I promise to follow all directions!
Catherine in Arlington.


----------



## turbomkt (Mar 31, 2004)

Catherine,
That's a nice start, and you've done things right to get the bio-media moved over (rings, sponge, etc). I think the two fish should be fine with that size tank. My only concern is you might be a tad low on lights. It shouldn't be horrible with the plants you've got, but I'm not sure what you have coming from Singapore.

In the long run, I think you'll find the 130g is much easier to keep straight than the 20g was. You have a lot more room to recover from error. $.02.


----------



## Catherine (Feb 22, 2006)

Here is some clarification...I ordered: Small for foreground, Glosso x2,Hemianthus callitrichoides (2 to start). 20 Vallisneria natans, 10 Tonina sp. 'Belem, Crypt beckettii', Crypt wendtii 'Mi Oya', 10 Crypt 'balansae', Echinodorus 'Rose', Echinodorus 'Ozelot', 20 Echinodorus tenellus. 

The compact flourescent bulbs are the 4 prongs with one blue bulb side (I think actinic?) and one white. There are 2 of them, and they are labelled 10,000 and 96w. I know this only puts me at 1.4 w/gal.. not very much. It is a long fixture, the full 72". 
How could I increase lighting, while keeping this fixture? I have to do this all on a budget.. Hubby doesn't share my enthusiasm for tanks.
What do I need to do to avoid algae?
How long before I can add more discus? 
Thanks!


----------



## turbomkt (Mar 31, 2004)

I think you're going to be disappointed if you can't change your fixture - unless it is a retrofit inside a hood.
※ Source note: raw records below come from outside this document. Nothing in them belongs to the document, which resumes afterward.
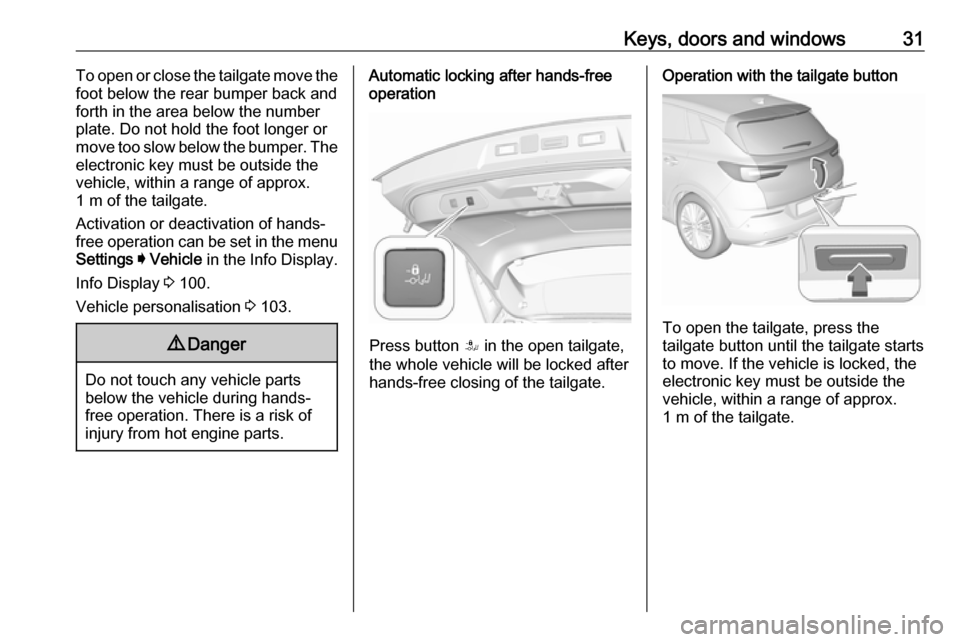 VAUXHALL GRANDLAND X 2019.75 Owners Guide Keys, doors and windows31To open or close the tailgate move the
foot below the rear bumper back and
forth in the area below the number plate. Do not hold the foot longer or
move too slow below the bum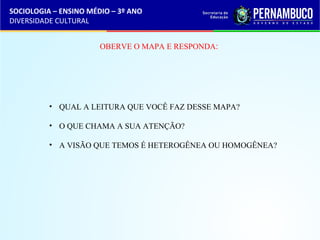 SOCIOLOGIA – ENSINO MÉDIO – 3º ANO 
DIVERSIDADE CULTURAL 
OBERVE O MAPA E RESPONDA: 
• QUAL A LEITURA QUE VOCÊ FAZ DESSE MAPA? 
• O QUE CHAMA A SUA ATENÇÃO? 
• A VISÃO QUE TEMOS É HETEROGÊNEA OU HOMOGÊNEA? 
 
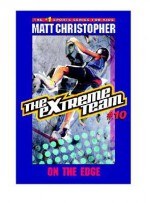 On the Edge - Matt Christopher, Stephanie True Peters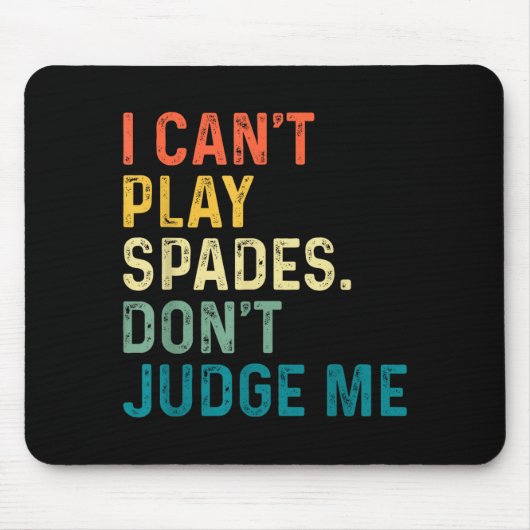 I Can't Play Spades. Don't Judge Me Apparel  Muismat (Voorkant)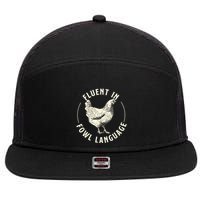 Fluent In Fowl Language Farm Animal Poultry Owner 7 Panel Mesh Trucker Snapback Hat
Is it?

You can get a little better off by changing out the bulbs. The blue/white combination isn't going to be as much usable light as a lower K rated bulb. You should be able to find a 6500K or 6700K bulb that works.


----------



## milalic (Aug 26, 2005)

turbomkt said:


> I think you're going to be disappointed if you can't change your fixture - unless it is a retrofit inside a hood. Is it?
> 
> You can get a little better off by changing out the bulbs. The blue/white combination isn't going to be as much usable light as a lower K rated bulb. You should be able to find a 6500K or 6700K bulb that works.
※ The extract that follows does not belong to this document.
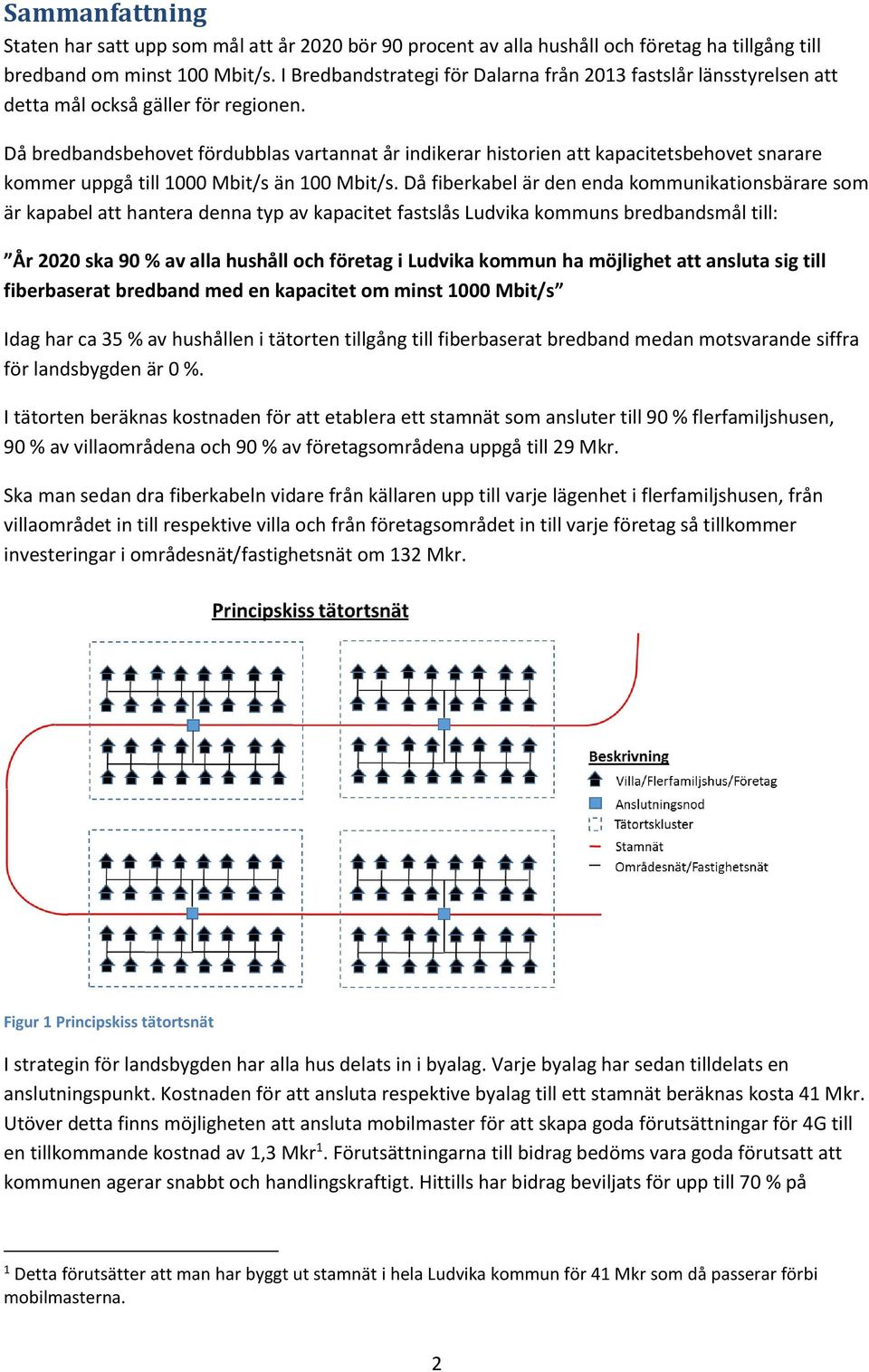 Då bredbandsbehovet fördubblas vartannat år indikerar historien att kapacitetsbehovet snarare kommer uppgå till 1000 Mbit/s än 100 Mbit/s.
I think the watt per gallon rule does not work after 75-100g tanks. You need to change the bulbs to 6500K or 6700K.


----------



## DonaldmBoyer (Aug 18, 2005)

Buy more lights!! You're going to need it, especially if you keep Tonina and glosso!!! What's your pH? I know Tonina needs pretty acidic water to thrive......you may want to get something different, if you can! And consider E. Tennelus for a foreground plant instead of glosso.
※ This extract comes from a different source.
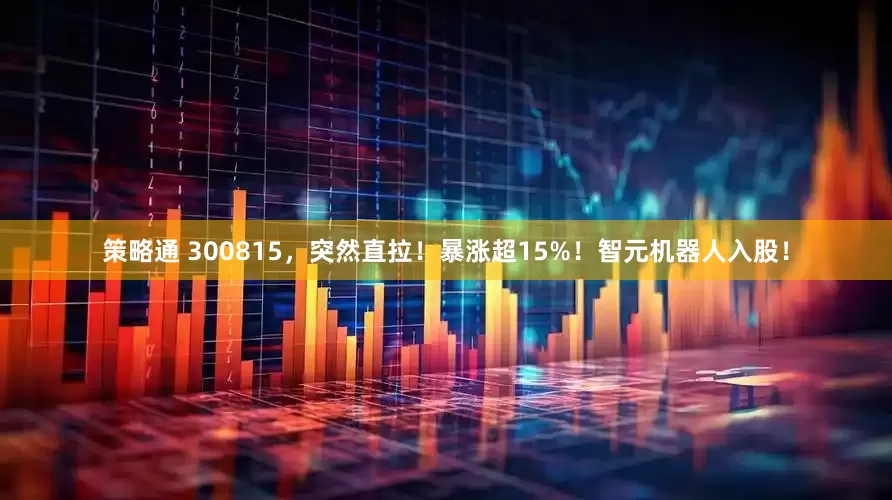 策略通 300815，突然直拉！暴涨超15%！智元机器人入股！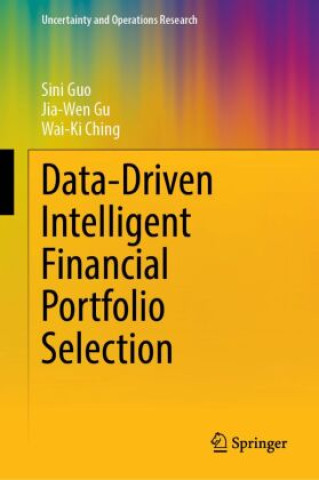 Book Data-Driven Intelligent Financial Portfolio Selection Sini Guo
That's a beautiful discus, BTW!


----------



## turbomkt (Mar 31, 2004)

Pedro,
I understand the way the light "rule" breaks down, but I would think 1.4 or so is still a little low even on that tank (particularly with some of the plants in question). That said, I have no idea what the best option would be for a 6 ft tank...


----------



## Catherine (Feb 22, 2006)

I have ordered another compact light fixture, 4x 65 w. Now is that too much light? I can use one (260w) or both fixtures. (452w). The tank is 25" deep.
The plants are already ordered, it is too late to change it. I ordered from Aquaspot_world on aquabid and have always been thrilled with the quality and shipping! They should arrive next week.


----------



## ianmoede (Jan 17, 2005)

You might consider a T5 MH combo or something like that, since T5 bulbs dont really come in suitable 6' aquarium applications. You could do 2 36" tek t5 fixtures. Just a suggestion, I am about 23432897% happier with T5 than i was with PC. Temperature, brightness, and noise levels did it for me. Get that CO2 cranking as well, youre gonna be using alot on a tank that big.


----------



## turbomkt (Mar 31, 2004)

With that setup, you've got the ability to do a mid-day blast. Basically you could have one bank of lights (260W) on for 6 or 7 hours, then with 3-4 hours left turn on the second bank for 6-7 hours. You get 10 or so hours of light, with the "noon sun" part way through the day.

Some folks have had success with this in getting the benefits of higher light, with less of the disadvantages because it's not for the whole lighting period.


----------



## jdogg (Jun 22, 2007)

Hello Cathrine,

My name is Jim Chaney, I work at Plano Pets on Saturdays. If you would like to come over and visit one day I will give you the grand tour and give you some hands on advice. I will show you what we have and if I can bring you some plants from my own aquariums. You can find the store on Central Expressway heading North from 635 LBJ take the Springcreek exit and Go West. You will see a McDonalds on your right and the store is on you left in the shopping center. It is in the middle down from C Cs Pizza. 
I hope to see you one day.

Sincerely Jim Chaney


----------